> [TASK TO CARRY OUT] In the listing below, count the lines containing the string "based". Reply with that number only.
──────── DATA PROVIDED
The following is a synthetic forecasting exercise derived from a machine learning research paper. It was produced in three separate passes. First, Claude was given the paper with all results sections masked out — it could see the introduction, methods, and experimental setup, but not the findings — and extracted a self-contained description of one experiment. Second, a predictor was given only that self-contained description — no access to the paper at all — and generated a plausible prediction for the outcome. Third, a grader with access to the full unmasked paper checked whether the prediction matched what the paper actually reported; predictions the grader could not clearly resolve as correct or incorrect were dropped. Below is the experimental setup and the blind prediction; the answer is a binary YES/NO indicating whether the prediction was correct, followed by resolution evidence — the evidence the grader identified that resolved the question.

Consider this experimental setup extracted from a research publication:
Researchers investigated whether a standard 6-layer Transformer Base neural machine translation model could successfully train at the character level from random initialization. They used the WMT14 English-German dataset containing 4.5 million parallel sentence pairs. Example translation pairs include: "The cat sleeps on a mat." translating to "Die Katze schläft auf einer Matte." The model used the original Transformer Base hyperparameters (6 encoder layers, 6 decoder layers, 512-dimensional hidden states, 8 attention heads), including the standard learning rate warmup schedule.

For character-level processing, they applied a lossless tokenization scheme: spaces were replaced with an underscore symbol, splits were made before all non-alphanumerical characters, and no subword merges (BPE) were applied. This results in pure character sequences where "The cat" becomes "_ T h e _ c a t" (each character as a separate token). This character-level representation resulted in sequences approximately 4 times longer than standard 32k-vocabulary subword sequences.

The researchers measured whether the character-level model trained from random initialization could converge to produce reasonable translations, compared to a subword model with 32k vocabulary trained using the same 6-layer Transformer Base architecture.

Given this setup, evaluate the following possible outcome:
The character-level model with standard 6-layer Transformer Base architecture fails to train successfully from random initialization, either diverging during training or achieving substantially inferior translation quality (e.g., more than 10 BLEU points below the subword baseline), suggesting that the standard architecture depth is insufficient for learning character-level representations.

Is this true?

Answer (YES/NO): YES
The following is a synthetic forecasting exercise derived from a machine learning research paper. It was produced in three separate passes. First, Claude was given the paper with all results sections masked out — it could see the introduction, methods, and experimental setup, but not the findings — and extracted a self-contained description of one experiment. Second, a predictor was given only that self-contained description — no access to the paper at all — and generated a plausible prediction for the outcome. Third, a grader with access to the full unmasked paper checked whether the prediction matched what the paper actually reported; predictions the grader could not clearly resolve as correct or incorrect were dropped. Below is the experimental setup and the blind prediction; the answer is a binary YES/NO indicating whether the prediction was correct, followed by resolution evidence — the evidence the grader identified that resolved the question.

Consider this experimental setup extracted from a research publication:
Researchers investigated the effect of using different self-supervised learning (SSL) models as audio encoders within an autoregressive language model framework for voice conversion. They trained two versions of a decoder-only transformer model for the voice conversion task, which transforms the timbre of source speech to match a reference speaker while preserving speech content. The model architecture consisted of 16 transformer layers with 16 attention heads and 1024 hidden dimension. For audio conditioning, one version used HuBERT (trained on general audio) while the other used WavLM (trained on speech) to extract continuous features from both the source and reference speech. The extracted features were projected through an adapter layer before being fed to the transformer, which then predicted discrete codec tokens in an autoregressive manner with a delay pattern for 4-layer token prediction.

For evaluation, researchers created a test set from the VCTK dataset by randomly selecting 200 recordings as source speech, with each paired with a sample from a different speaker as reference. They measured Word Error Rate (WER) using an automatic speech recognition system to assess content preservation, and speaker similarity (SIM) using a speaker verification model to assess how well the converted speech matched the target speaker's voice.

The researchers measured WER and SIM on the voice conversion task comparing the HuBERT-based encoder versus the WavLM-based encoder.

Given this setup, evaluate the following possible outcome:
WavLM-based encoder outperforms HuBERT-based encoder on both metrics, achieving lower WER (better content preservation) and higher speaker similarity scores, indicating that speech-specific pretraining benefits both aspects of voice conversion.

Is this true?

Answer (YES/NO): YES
────────────────
> [OUTPUT BELOW] 2